Spatial reasoning records
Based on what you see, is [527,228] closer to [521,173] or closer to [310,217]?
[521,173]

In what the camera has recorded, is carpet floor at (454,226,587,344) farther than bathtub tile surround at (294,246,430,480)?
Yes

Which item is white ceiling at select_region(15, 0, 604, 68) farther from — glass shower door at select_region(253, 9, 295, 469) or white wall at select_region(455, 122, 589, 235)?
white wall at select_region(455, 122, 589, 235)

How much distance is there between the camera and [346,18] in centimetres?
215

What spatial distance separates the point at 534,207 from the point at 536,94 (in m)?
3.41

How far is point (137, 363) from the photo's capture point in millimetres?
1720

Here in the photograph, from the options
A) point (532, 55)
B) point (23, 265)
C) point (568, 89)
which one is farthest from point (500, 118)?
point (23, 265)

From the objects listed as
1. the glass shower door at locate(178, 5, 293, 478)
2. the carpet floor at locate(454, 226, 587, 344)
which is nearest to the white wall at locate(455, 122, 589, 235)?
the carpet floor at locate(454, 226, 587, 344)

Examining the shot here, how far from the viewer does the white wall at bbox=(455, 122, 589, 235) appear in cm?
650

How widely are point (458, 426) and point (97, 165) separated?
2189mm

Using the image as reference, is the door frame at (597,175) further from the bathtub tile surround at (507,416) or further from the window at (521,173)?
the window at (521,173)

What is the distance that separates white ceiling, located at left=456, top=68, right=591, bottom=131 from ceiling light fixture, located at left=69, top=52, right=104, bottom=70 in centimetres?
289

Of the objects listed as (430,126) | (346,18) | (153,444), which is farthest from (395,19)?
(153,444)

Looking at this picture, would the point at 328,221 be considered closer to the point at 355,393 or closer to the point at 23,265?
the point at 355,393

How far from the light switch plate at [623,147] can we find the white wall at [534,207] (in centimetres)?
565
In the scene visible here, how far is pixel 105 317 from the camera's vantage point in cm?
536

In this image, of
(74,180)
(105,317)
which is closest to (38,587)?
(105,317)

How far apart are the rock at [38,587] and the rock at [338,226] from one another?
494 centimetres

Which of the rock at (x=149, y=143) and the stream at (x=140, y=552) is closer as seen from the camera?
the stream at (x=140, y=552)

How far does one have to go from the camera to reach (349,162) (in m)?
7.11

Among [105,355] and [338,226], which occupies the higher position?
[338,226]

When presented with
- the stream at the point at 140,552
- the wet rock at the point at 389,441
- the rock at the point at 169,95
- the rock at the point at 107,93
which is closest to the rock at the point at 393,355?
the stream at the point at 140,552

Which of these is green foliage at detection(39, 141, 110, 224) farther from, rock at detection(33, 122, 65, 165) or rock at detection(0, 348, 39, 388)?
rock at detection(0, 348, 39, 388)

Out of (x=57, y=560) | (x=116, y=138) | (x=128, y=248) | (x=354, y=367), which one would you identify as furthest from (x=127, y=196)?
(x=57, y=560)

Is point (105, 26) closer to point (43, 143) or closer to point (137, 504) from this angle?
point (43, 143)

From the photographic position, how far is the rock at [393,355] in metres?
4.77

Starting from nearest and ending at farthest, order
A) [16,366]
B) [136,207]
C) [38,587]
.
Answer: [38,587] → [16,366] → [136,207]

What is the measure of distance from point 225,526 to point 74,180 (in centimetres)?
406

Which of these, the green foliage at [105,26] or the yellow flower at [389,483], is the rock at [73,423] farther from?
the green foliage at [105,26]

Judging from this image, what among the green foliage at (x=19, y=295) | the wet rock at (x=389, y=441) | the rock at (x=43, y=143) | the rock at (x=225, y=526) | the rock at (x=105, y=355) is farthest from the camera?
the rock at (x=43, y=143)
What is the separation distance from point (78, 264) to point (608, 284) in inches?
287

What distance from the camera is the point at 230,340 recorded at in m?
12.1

### What to do
Copy every record above exactly as it appears.

### Solution below
Based on what you see, is [527,228] closer to [521,173] or closer to [310,217]?
[521,173]

In what the camera has recorded, is carpet floor at (454,226,587,344) farther than bathtub tile surround at (294,246,430,480)?
Yes

Which item is white ceiling at select_region(15, 0, 604, 68) farther from — glass shower door at select_region(253, 9, 295, 469) or white wall at select_region(455, 122, 589, 235)?
white wall at select_region(455, 122, 589, 235)

How much distance is there between the camera and [346,18] in centimetres?
215

What spatial distance separates the point at 534,207 from the point at 536,94 (in m)?
3.41

How far is point (137, 363) from the photo's capture point in millimetres?
1720

Here in the photograph, from the options
A) point (532, 55)
B) point (23, 265)
C) point (568, 89)
which one is farthest from point (500, 118)?
point (23, 265)

From the objects listed as
1. the glass shower door at locate(178, 5, 293, 478)
2. the carpet floor at locate(454, 226, 587, 344)
which is nearest to the white wall at locate(455, 122, 589, 235)?
the carpet floor at locate(454, 226, 587, 344)

Examining the shot here, how far from the viewer does the white wall at bbox=(455, 122, 589, 235) appear in cm?
650

How widely are point (458, 426) and point (97, 165) separated?
2189mm

Using the image as reference, is the door frame at (597,175) further from the bathtub tile surround at (507,416) or further from the window at (521,173)?
the window at (521,173)

What is the distance that separates white ceiling, located at left=456, top=68, right=591, bottom=131 from ceiling light fixture, located at left=69, top=52, right=104, bottom=70 in centimetres?
289

Of the objects listed as (430,126) | (346,18) | (153,444), which is farthest from (395,19)?
(153,444)

Looking at this picture, would the point at 328,221 be considered closer to the point at 355,393 or closer to the point at 23,265?
the point at 355,393

How far from the light switch plate at [623,147] can we find the white wall at [534,207] (in centimetres)?
565
In the scene visible here, how far is pixel 105 317 from the camera's vantage point in cm?
536

In this image, of
(74,180)
(105,317)
which is closest to (38,587)?
(105,317)

How far apart are the rock at [38,587] and the rock at [338,226] from one another?
494 centimetres

Which of the rock at (x=149, y=143) and the stream at (x=140, y=552) is closer as seen from the camera?
the stream at (x=140, y=552)

How far does one have to go from the camera to reach (349,162) (in m)?
7.11

Among [105,355] and [338,226], which occupies the higher position?
[338,226]

When presented with
- the stream at the point at 140,552
- the wet rock at the point at 389,441
- the rock at the point at 169,95
- the rock at the point at 107,93
which is closest to the rock at the point at 393,355?
the stream at the point at 140,552

Which of these is green foliage at detection(39, 141, 110, 224) farther from, rock at detection(33, 122, 65, 165) or rock at detection(0, 348, 39, 388)?
rock at detection(0, 348, 39, 388)

Out of (x=57, y=560) | (x=116, y=138) | (x=128, y=248) | (x=354, y=367), which one would you identify as furthest from (x=127, y=196)?
(x=57, y=560)

Is point (105, 26) closer to point (43, 143) or closer to point (137, 504) from this angle?
point (43, 143)

From the photographic position, how far is the rock at [393,355] in metres?
4.77

Starting from nearest and ending at farthest, order
A) [16,366]
B) [136,207]
C) [38,587]
.
Answer: [38,587] → [16,366] → [136,207]

What is the measure of distance from point 225,526 to point 74,180 (in centimetres)?
406

Which of these, the green foliage at [105,26] or the yellow flower at [389,483], is the rock at [73,423] farther from?
the green foliage at [105,26]

Judging from this image, what among the green foliage at (x=19, y=295) | the wet rock at (x=389, y=441) | the rock at (x=43, y=143) | the rock at (x=225, y=526) | the rock at (x=105, y=355) is farthest from the camera?
the rock at (x=43, y=143)
What is the separation distance from point (78, 264) to point (608, 284) in inches?
287

What distance from the camera is the point at 230,340 recorded at in m?
12.1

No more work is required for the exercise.